Procédure enfin ouverte pour les femmes victimes de stérilisation non consentie

Des centaines de femmes contraintes ou soumises illégalement à la stérilisation au cours des décennies passées peuvent désormais demander une indemnisation, sous la forme d'un versement unique de 300 000 couronnes. En vertu de la loi adoptée l’année dernière, l'État tchèque pourrait verser jusqu'à 120 millions de couronnes aux femmes - en grande majorité d'origine rom - qui ont été stérilisées sans leur consentement éclairé entre juillet 1966 et mars 2012.

Cette compensation - une somme dérisoire en termes monétaires, équivalente à seulement 12 000 Euros - représente une victoire morale pour les victimes, selon les militants, dans la mesure où elle reconnaît une grande injustice, motivée par le racisme.

Elena Gorolová, une femme rom qui a été stérilisée en 1990, après avoir donné naissance à son deuxième fils à l'âge de 21 ans, a qualifié l'adoption de la loi d'indemnisation - après des décennies de lutte - de plus grande victoire en matière de droits de l'Homme depuis 1989.

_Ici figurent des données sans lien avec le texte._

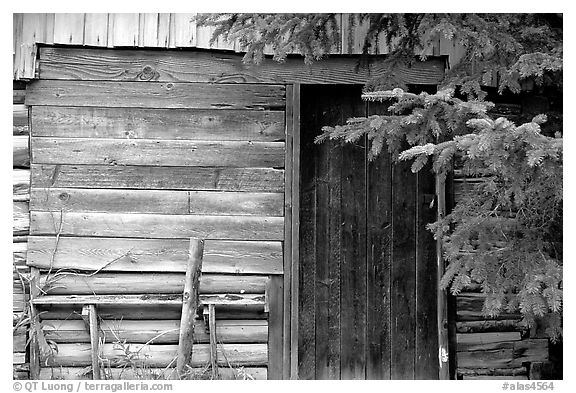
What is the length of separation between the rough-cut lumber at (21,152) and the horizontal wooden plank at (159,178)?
74 mm

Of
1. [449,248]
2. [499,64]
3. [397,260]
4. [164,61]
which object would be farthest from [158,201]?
[499,64]

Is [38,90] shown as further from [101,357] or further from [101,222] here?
[101,357]

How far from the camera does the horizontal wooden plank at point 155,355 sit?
4.88 metres

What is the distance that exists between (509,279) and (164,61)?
113 inches

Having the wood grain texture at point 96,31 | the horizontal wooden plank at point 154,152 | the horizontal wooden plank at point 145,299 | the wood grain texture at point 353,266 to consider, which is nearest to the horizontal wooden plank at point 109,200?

Elena Gorolová | Photo: Dušan Vágai,  ČRo

« Les femmes seront également indemnisées pour avoir signé, sous la pression des travailleurs sociaux, ce qu'on leur a dit être un consentement à un contraceptif temporaire. Ils ont dit aux femmes qu'elles pourraient encore être enceintes, tout en leur offrant de l'argent pour de la nourriture ou une nouvelle machine à laver.

Les femmes se sont fait opérer en faisant confiance aux médecins, qui leur ont dit qu'elles pourraient avoir d'autres enfants. Ce n'est que plus tard qu'elles ont découvert que la procédure était irréversible. Ces femmes auront droit à une indemnisation si elles ont des documents attestant qu'elles ont été stérilisées. »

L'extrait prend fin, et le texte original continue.